## INSTRUÇÕES:
- 1) Segundo o texto sobre o Pokémon, com que objetivo a companhia tem introduzido mais stock nas lojas? Responda em uma a três frases.
- 2) Indique se cada afirmação concorda com o texto sobre o Pokémon, respondendo sim ou não e citando as palavras decisivas do texto.
(a) A franquia acumula cerca de 98 mil milhões de dólares em receitas.
(b) As cartas do jogo são ilustradas por um único artista.
(c) A palavra "Pokémon" ecoa há quase 50 anos.
- 3) Responda às perguntas com base no texto sobre o Pokémon.
(a) Que empresas fizeram a aposta no Pokémon Trading Card Game?
(b) Que tópicos recorrentes surgem associados a este hobby?

Uma das maiores febres do momento é o Pokémon. Desde crianças a adultos, a palavra “Pokémon” dificilmente passa despercebida, mesmo para quem não conhece a franquia, ecoando por quase 30 anos! Atualmente, esta é a maior franquia do mundo, acumulando uma grande soma de receita (cerca de 98 mil milhões de dólares em receitas à data de escrita deste artigo), derivada da sua vasta gama de produtos. Entre estes, podemos destacar os videojogos, o merchandising, as séries de anime, filmes e, não esquecendo, o famoso jogo de cartas Pokémon Trading Card Game. Este último foi uma das grandes apostas feitas pela Nintendo, Game Freak e a Creatures, que se revelou um total sucesso.

Nos dias de hoje, Pokémon Trading Card Game é um autêntico sucesso de vendas, com uma forte aposta no segmento competitivo e conseguindo bater recordes ano após ano. Com cartas ilustradas por vários artistas, em diferentes estilos únicos, com efeitos e brilhos peculiares e atrativos que não só convidam-nos a jogar como também a colecionar estas peças de arte em cartão impresso. Com algumas cartas a tornarem-se cada vez mais apetecíveis para os colecionadores, este hobby tornou-se no centro de atenções de alguns investidores e scalpers. Estes começaram a absorver o produto das prateleiras, com o intuito de obterem lucro no mercado secundário à custa daqueles que simplesmente querem desfrutar do jogo. Lutas, roubos e branqueamento de capital são tópicos recorrentes associados a este hobby, o que é completamente surreal. Recentemente, a companhia tem estado a tentar combater a escassez do produto, com a introdução de mais stock nas lojas, na esperança de satisfazer a massiva procura destas cartas. Esta é a escala do sucesso que Pokémon Trading Card Game alcançou!

## EXTRATO DE DADOS:
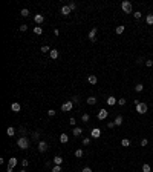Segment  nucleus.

## RESPOSTAS RESOLVIDAS:
- 1) A companhia tem introduzido mais stock nas lojas para combater a escassez do produto. Fá-lo na esperança de satisfazer a massiva procura das cartas.

- 2)
(a) Sim: "cerca de 98 mil milhões de dólares em receitas à data de escrita deste artigo".
(b) Não: "Com cartas ilustradas por vários artistas".
(c) Não: "ecoando por quase 30 anos!"

- 3)
(a) A Nintendo, a Game Freak e a Creatures.
(b) Lutas, roubos e branqueamento de capital.